> Prompt 1
Please quote the freshwater excerpt word for word, the stretch from "Nitrogen and phosphorus" through "lake or ocean.".
> Prompt 2
Rewrite the freshwater excerpt's paragraph beginning "As the river or stream flows away from the source" as a short bulleted list that keeps its main facts.

> Excerpt
-- Opening Marker --

Nitrogen and phosphorus are important limiting nutrients in lakes and ponds. Because of this, they are determining factors in the amount of phytoplankton growth in lakes and ponds.

Rivers and streams are continuously moving bodies of water that carry large amounts of water from the source, or headwater, to a lake or ocean.

Abiotic features of rivers and streams vary along the length of the river or stream. The source water is usually cold, low in nutrients, and clear. The channel width is narrower than at any other place. Because of this, the current is often faster here than at any other point. Photosynthesis here is mostly attributed to algae that are growing on rocks; the swift current inhibits the growth of phytoplankton. Plants and animals have adapted to this fast-moving water. For instance, freshwater trout species (phylum Chordata) are an important predator.

As the river or stream flows away from the source, the width of the channel gradually widens and the current slows. Phytoplankton can be suspended in slow-moving water. Worms (phylum Annelida) and insects (phylum Arthropoda) can be found burrowing into the mud and the higher order predator vertebrates (phylum Chordata) include waterfowl, frogs, and fishes.

aphotic zone part of the ocean where no light penetrates

benthic realm (benthic zone) part of the ocean that extends along the ocean bottom from the shoreline to the deepest parts of the ocean floor

biome ecological community of plants, animals, and other organisms that is adapted to a characteristic set of environmental conditions

biotic living components of the environment

ecology study of interaction between living things and their environment

ecosystem services human benefits and services provided by natural ecosystems

emergent vegetation wetland plants that are rooted in the soil but have portions of leaves, stems, and flowers extending above the water’s surface

estuary biomes where a source of fresh water, such as a river, meets the ocean

intertidal zone part of the ocean that is closest to land; parts extend
above the water at low tide

-- Closing Marker --

> Supplied data
-- Opening Marker --

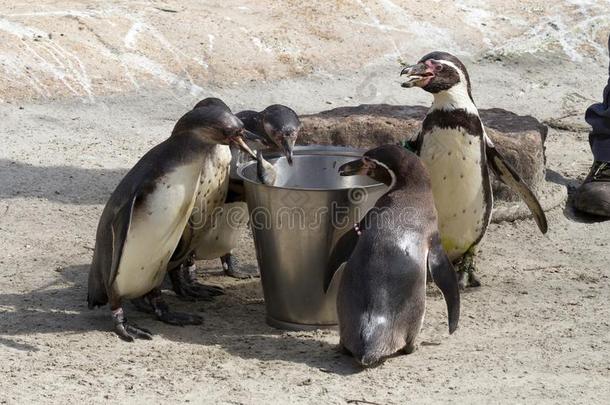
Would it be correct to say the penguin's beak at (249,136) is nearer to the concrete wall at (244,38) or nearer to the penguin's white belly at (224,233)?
the penguin's white belly at (224,233)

-- Closing Marker --

> Task response 1
Nitrogen and phosphorus are important limiting nutrients in lakes and ponds. Because of this, they are determining factors in the amount of phytoplankton growth in lakes and ponds.

Rivers and streams are continuously moving bodies of water that carry large amounts of water from the source, or headwater, to a lake or ocean.

> Task response 2
- Moving away from the source, the channel gradually widens and the current slows.
- Phytoplankton can be suspended in the slow-moving water.
- Worms (phylum Annelida) and insects (phylum Arthropoda) burrow into the mud.
- Higher order predator vertebrates (phylum Chordata) include waterfowl, frogs, and fishes.